It was almost as exciting as those stolen moments we shared in the beginning.
In my bedroom at night, walking in central park, on the beach.
Before he painted it with the blood of my family. Literal and metaphorical.
So the important thing I stole during that hour in the casino was a few chips that we were betting with. I hid them in my bra when he wasn’t looking.
And I must’ve looked like the worst sort of crazy lady as I fished them out to exchange them for cash. Just shy of five hundred dollars. Should get me far enough away from here.
I couldn’t take the bag with my clothes, because he was carrying it and it’d be too suspicious if I tried to take it to the ladies’ room with me.
As it is, I was shocked he just let me go.
I thought I’d have to climb out the ladies’ room window to get away from him, because he’d be guarding the door.
I kicked off the high heeled shoes as soon as I exited the hotel, and I’m sure they’re long gone by now.
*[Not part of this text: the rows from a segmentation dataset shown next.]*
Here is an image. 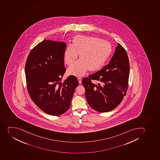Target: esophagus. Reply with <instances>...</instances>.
<instances>
[{"label": "esophagus", "instance_id": "1", "mask_svg": "<svg viewBox=\"0 0 160 160\" xmlns=\"http://www.w3.org/2000/svg\"><path fill=\"white\" fill-rule=\"evenodd\" d=\"M78 81H79V83H81V82H82V78L81 77H79L78 78Z\"/></svg>", "mask_w": 160, "mask_h": 160}]
</instances>
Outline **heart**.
Returning <instances> with one entry per match:
<instances>
[{"label": "heart", "mask_w": 160, "mask_h": 160, "mask_svg": "<svg viewBox=\"0 0 160 160\" xmlns=\"http://www.w3.org/2000/svg\"><path fill=\"white\" fill-rule=\"evenodd\" d=\"M113 47L110 42L96 37L77 35L72 45L68 44L64 50V60L71 65L80 54L81 59L68 69L69 74L81 76L89 71H95L102 67L111 55Z\"/></svg>", "instance_id": "b5f03b06"}]
</instances>
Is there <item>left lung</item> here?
<instances>
[{
  "mask_svg": "<svg viewBox=\"0 0 160 160\" xmlns=\"http://www.w3.org/2000/svg\"><path fill=\"white\" fill-rule=\"evenodd\" d=\"M129 72L130 64L126 51L118 43L108 64L82 79L85 97L89 106L101 113L111 111L117 107L126 95Z\"/></svg>",
  "mask_w": 160,
  "mask_h": 160,
  "instance_id": "1",
  "label": "left lung"
}]
</instances>
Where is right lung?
<instances>
[{
	"mask_svg": "<svg viewBox=\"0 0 160 160\" xmlns=\"http://www.w3.org/2000/svg\"><path fill=\"white\" fill-rule=\"evenodd\" d=\"M66 47L65 42L44 40L30 52L25 65L30 97L42 111L53 116L63 114L68 110L79 85L77 78L72 75L61 82L66 71Z\"/></svg>",
	"mask_w": 160,
	"mask_h": 160,
	"instance_id": "add662e5",
	"label": "right lung"
}]
</instances>
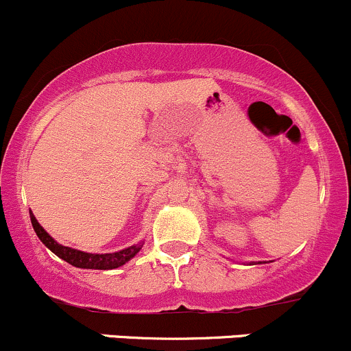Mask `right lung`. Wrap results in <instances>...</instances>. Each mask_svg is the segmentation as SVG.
<instances>
[{"label":"right lung","mask_w":351,"mask_h":351,"mask_svg":"<svg viewBox=\"0 0 351 351\" xmlns=\"http://www.w3.org/2000/svg\"><path fill=\"white\" fill-rule=\"evenodd\" d=\"M29 219H32L33 229H35L36 236L40 237L41 243L51 252H55L58 258H62L63 261H66L69 265L75 267H84V269H115V267L123 266L127 261H130L142 250V246H144V243H138L130 247H125L122 251L107 252V254H92V252L78 251L73 250V247L62 246V244L56 243L53 237L41 228L40 222L33 216V213H29Z\"/></svg>","instance_id":"right-lung-1"}]
</instances>
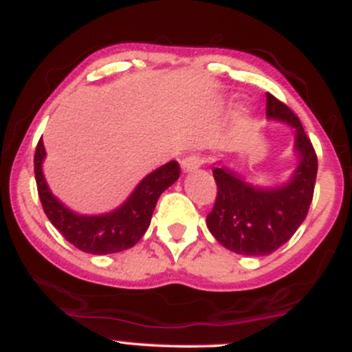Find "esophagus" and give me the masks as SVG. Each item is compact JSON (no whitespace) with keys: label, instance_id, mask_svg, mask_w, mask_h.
Instances as JSON below:
<instances>
[{"label":"esophagus","instance_id":"obj_1","mask_svg":"<svg viewBox=\"0 0 352 352\" xmlns=\"http://www.w3.org/2000/svg\"><path fill=\"white\" fill-rule=\"evenodd\" d=\"M205 162V157L200 155V153H192V155H187L184 160H182V170L185 173L193 172L197 168L201 167Z\"/></svg>","mask_w":352,"mask_h":352}]
</instances>
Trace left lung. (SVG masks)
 <instances>
[{
	"instance_id": "obj_1",
	"label": "left lung",
	"mask_w": 352,
	"mask_h": 352,
	"mask_svg": "<svg viewBox=\"0 0 352 352\" xmlns=\"http://www.w3.org/2000/svg\"><path fill=\"white\" fill-rule=\"evenodd\" d=\"M266 117L292 125L298 165L292 179L278 187H254L235 170L215 165L217 200L207 227L230 252L265 256L285 245L305 221L313 200L318 157L294 112L266 92Z\"/></svg>"
}]
</instances>
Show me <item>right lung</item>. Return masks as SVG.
Returning a JSON list of instances; mask_svg holds the SVG:
<instances>
[{
	"mask_svg": "<svg viewBox=\"0 0 352 352\" xmlns=\"http://www.w3.org/2000/svg\"><path fill=\"white\" fill-rule=\"evenodd\" d=\"M44 157L46 151L43 140H39L34 152V177L44 213L71 245L92 254L132 248L147 232L159 197L180 177L179 164L170 160L140 180L119 208L102 215H79L51 193L43 173Z\"/></svg>",
	"mask_w": 352,
	"mask_h": 352,
	"instance_id": "right-lung-1",
	"label": "right lung"
}]
</instances>
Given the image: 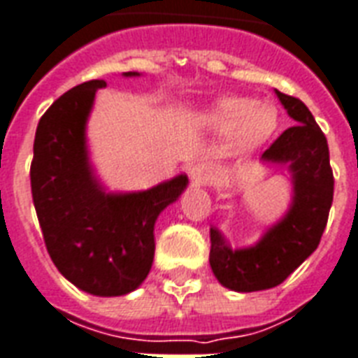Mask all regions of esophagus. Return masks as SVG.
I'll use <instances>...</instances> for the list:
<instances>
[{
    "label": "esophagus",
    "mask_w": 358,
    "mask_h": 358,
    "mask_svg": "<svg viewBox=\"0 0 358 358\" xmlns=\"http://www.w3.org/2000/svg\"><path fill=\"white\" fill-rule=\"evenodd\" d=\"M189 176H192L195 186H203V184H206V182L210 180V176H213V166L208 165V163H205V161H201V163L192 166Z\"/></svg>",
    "instance_id": "34e87169"
}]
</instances>
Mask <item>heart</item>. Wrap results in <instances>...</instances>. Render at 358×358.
<instances>
[{
	"instance_id": "b5f03b06",
	"label": "heart",
	"mask_w": 358,
	"mask_h": 358,
	"mask_svg": "<svg viewBox=\"0 0 358 358\" xmlns=\"http://www.w3.org/2000/svg\"><path fill=\"white\" fill-rule=\"evenodd\" d=\"M206 121L222 131L237 129L243 144H262L277 129V110L248 96H224L206 112Z\"/></svg>"
}]
</instances>
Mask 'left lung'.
<instances>
[{
	"mask_svg": "<svg viewBox=\"0 0 358 358\" xmlns=\"http://www.w3.org/2000/svg\"><path fill=\"white\" fill-rule=\"evenodd\" d=\"M288 115L298 123L267 148L262 159L287 165L294 195L288 213L248 248H231L210 227V267L214 277L235 292H256L280 285L315 252L327 227L334 197L327 136L300 98L275 91Z\"/></svg>",
	"mask_w": 358,
	"mask_h": 358,
	"instance_id": "1",
	"label": "left lung"
}]
</instances>
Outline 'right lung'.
I'll return each instance as SVG.
<instances>
[{
    "label": "right lung",
    "instance_id": "1",
    "mask_svg": "<svg viewBox=\"0 0 358 358\" xmlns=\"http://www.w3.org/2000/svg\"><path fill=\"white\" fill-rule=\"evenodd\" d=\"M102 87V79L73 87L39 119L31 197L58 271L92 296H123L150 273L155 220L186 189L187 176L178 174L145 192H106L94 176L85 136L94 94Z\"/></svg>",
    "mask_w": 358,
    "mask_h": 358
}]
</instances>
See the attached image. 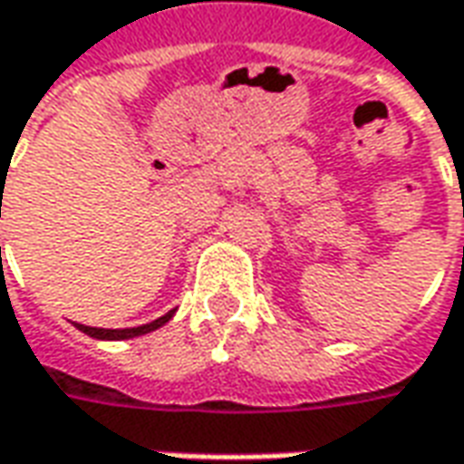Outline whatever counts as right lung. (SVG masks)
<instances>
[{
    "instance_id": "add662e5",
    "label": "right lung",
    "mask_w": 464,
    "mask_h": 464,
    "mask_svg": "<svg viewBox=\"0 0 464 464\" xmlns=\"http://www.w3.org/2000/svg\"><path fill=\"white\" fill-rule=\"evenodd\" d=\"M171 315H174V311H169L166 315H161V318L151 321V324L136 325V328H91V325H82V324H75V325H78V331L88 334L91 338H101V341H123V338H136V335L151 334V331H156V328H161L164 324H169V321H171Z\"/></svg>"
}]
</instances>
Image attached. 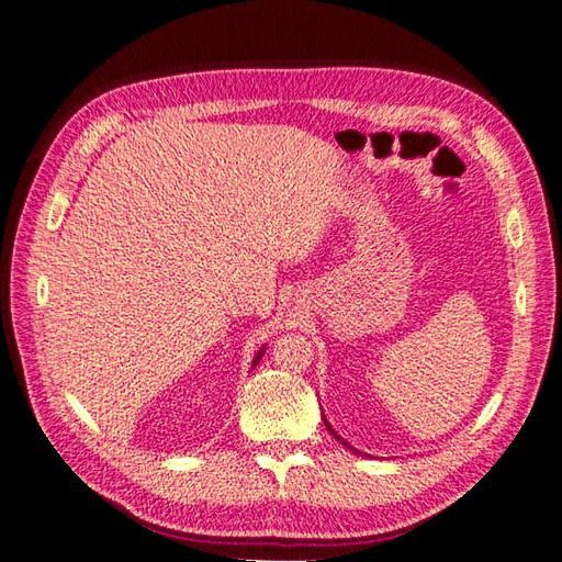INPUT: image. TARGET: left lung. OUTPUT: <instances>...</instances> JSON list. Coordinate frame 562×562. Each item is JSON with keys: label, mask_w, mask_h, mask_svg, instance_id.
Returning <instances> with one entry per match:
<instances>
[{"label": "left lung", "mask_w": 562, "mask_h": 562, "mask_svg": "<svg viewBox=\"0 0 562 562\" xmlns=\"http://www.w3.org/2000/svg\"><path fill=\"white\" fill-rule=\"evenodd\" d=\"M324 423H326V427H328V432H330V435H333V437H336V439H338V441H342V445H345V447H350V445H348V441H345V439H342V437H340V435H336V429H333V427H330V425H328V420H326V417H324ZM350 449H352V447H350ZM352 451H357V449H352ZM357 453H360V451H357Z\"/></svg>", "instance_id": "left-lung-1"}]
</instances>
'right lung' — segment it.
Listing matches in <instances>:
<instances>
[{
  "instance_id": "obj_1",
  "label": "right lung",
  "mask_w": 562,
  "mask_h": 562,
  "mask_svg": "<svg viewBox=\"0 0 562 562\" xmlns=\"http://www.w3.org/2000/svg\"><path fill=\"white\" fill-rule=\"evenodd\" d=\"M262 352H266V345H262V348H260V350H258V355H256V357H254V364H250V369H254V367H256V364H258V362H260V357H262Z\"/></svg>"
}]
</instances>
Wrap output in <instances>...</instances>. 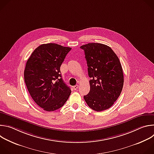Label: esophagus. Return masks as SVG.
<instances>
[{"mask_svg": "<svg viewBox=\"0 0 154 154\" xmlns=\"http://www.w3.org/2000/svg\"><path fill=\"white\" fill-rule=\"evenodd\" d=\"M78 88H79V85H76L73 86V88H74V90H77L78 89Z\"/></svg>", "mask_w": 154, "mask_h": 154, "instance_id": "34e87169", "label": "esophagus"}]
</instances>
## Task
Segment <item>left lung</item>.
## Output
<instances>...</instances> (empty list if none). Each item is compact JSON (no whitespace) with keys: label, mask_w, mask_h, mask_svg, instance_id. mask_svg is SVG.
<instances>
[{"label":"left lung","mask_w":154,"mask_h":154,"mask_svg":"<svg viewBox=\"0 0 154 154\" xmlns=\"http://www.w3.org/2000/svg\"><path fill=\"white\" fill-rule=\"evenodd\" d=\"M85 52L90 91L84 99L91 109L101 112L110 108L122 91L124 75L120 61L111 48L100 43L80 47Z\"/></svg>","instance_id":"1"}]
</instances>
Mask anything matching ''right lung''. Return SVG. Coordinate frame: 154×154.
<instances>
[{
	"label": "right lung",
	"instance_id": "add662e5",
	"mask_svg": "<svg viewBox=\"0 0 154 154\" xmlns=\"http://www.w3.org/2000/svg\"><path fill=\"white\" fill-rule=\"evenodd\" d=\"M71 48L55 43L43 44L32 52L24 70V80L35 102L45 111L59 109L71 90L63 82L60 66Z\"/></svg>",
	"mask_w": 154,
	"mask_h": 154
}]
</instances>
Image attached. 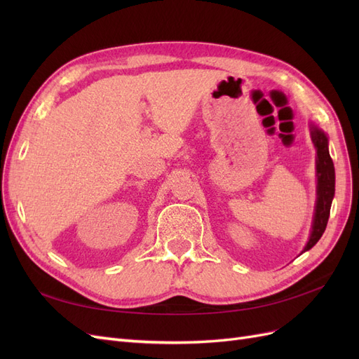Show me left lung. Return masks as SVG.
Here are the masks:
<instances>
[{
    "instance_id": "left-lung-1",
    "label": "left lung",
    "mask_w": 359,
    "mask_h": 359,
    "mask_svg": "<svg viewBox=\"0 0 359 359\" xmlns=\"http://www.w3.org/2000/svg\"><path fill=\"white\" fill-rule=\"evenodd\" d=\"M310 135L314 148H316V206H314L309 241L301 253L310 250L323 235L335 193V170L328 149V136L314 124H310Z\"/></svg>"
}]
</instances>
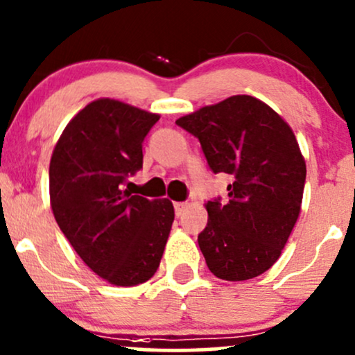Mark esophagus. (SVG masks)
<instances>
[{
    "label": "esophagus",
    "instance_id": "esophagus-1",
    "mask_svg": "<svg viewBox=\"0 0 355 355\" xmlns=\"http://www.w3.org/2000/svg\"><path fill=\"white\" fill-rule=\"evenodd\" d=\"M188 208V202H174V211H176V216H181L184 213V209Z\"/></svg>",
    "mask_w": 355,
    "mask_h": 355
}]
</instances>
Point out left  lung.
Listing matches in <instances>:
<instances>
[{
    "label": "left lung",
    "mask_w": 355,
    "mask_h": 355,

My bare feet were all bruised and battered by the time I found a normal convenience store to buy some flip flops in, along with a tracksuit and a phone.
That left me with about 350 dollars to get out of Atlantic City.
Doable. But it’s not enough to live on. And I had horrible waking nightmares imagining myself having to sell my body for cash as I changed out of the crazy expensive dress and into the tracksuit behind a dumpster in an alleyway that smelled like vomit, piss and rotting garbage.
I considered keeping the dress, thinking I might be able to sell it. Or use it in my new streetwalking career. But then I tossed it in the dumpster. Because it won’t come to any of that. And I have so many pretty dresses at home. Which is where I’ll be soon. Not alone on the street.
I rushed to the beach and ran until I reached a spot away from all the loud noises and lights.
Where I could finally hear the waves licking the shore and feel the ocean breeze on my face.
Only there did I finally feel like I could breathe again.
Which quickly changed as I dialed the number my dad told us to memorize for emergencies and it didn’t even ring, much less go to a voicemail with instructions. It just gave me a sharp busy tone.
I dialed my dad’s number next and hearing his voice on the voicemail made me choke up, the ocean air cutting my throat as I tried to breathe. Same with Mom’s number. Same with Lidia’s.
I dialed the emergency number five more times after that. My hands shaking, my throat seemingly full of sharp glass.
I’ve just been sitting in the sand for at least an hour now, the night growing colder and colder, dialing and redialing my mom’s number just to hear her voice on the phone.
You’ve reached Bianca Codelli. Please leave a message or send a text. Thank you.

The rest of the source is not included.